--- DIRECTIVES ---
[1] In the forum thread below on sensor designs, at what pixel sizes are the gains of BSI said to be realized in practice?
[2] Reproduce word for word everything in the forum thread below from "Youre repeating that" down to "must have changed.".

--- QUOTED TEXT ---
(begin)
IEEE is probably the best resource for looking into differences between CMOS architecture for active pixel sensors. This whitepaper in particular is a brief overview of differences in fill-factor and peak QE between FSI and BSI designs (but there are plenty more): https://ieeexplore.ieee.org/stamp/stamp.jsp?arnumber=8334288

In practice the gains of BSI are realized with very small pixel sizes - usually between 1-3 micrometers per side. That's why almost every smartphone sensor (1/2.3" or smaller) and most premium compacts have all adopted BSI designs.


----------



## melgross (Feb 1, 2019)

It wasn’t all that long ago that we were being told that this is only useful for small sensors. What’s changed?


----------



## melgross (Feb 1, 2019)

Josh Leavitt said:


> IEEE is probably the best resource for looking into differences between CMOS architecture for active pixel sensors. This whitepaper in particular is a brief overview of differences in fill-factor and peak QE between FSI and BSI designs (but there are plenty more): https://ieeexplore.ieee.org/stamp/stamp.jsp?arnumber=8334288
> 
> In practice the gains of BSI are realized with very small pixel sizes - usually between 1-3 micrometers per side. That's why almost every smartphone sensor (1/2.3" or smaller) and most premium compacts have all adopted BSI designs.


Youre repeating that old information I just posted about, having not seen your post first. Sensor manufacturers are now using this on larger sensors, so thoughts about this must have changed.
(end)
--- DATA SHOWN ---
(begin)
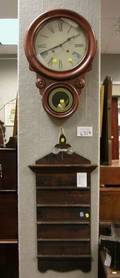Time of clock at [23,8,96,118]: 8:09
(end)
--- TASK ANSWERS ---
[1] Very small pixel sizes, usually between 1-3 micrometers per side.

[2]
Youre repeating that old information I just posted about, having not seen your post first. Sensor manufacturers are now using this on larger sensors, so thoughts about this must have changed.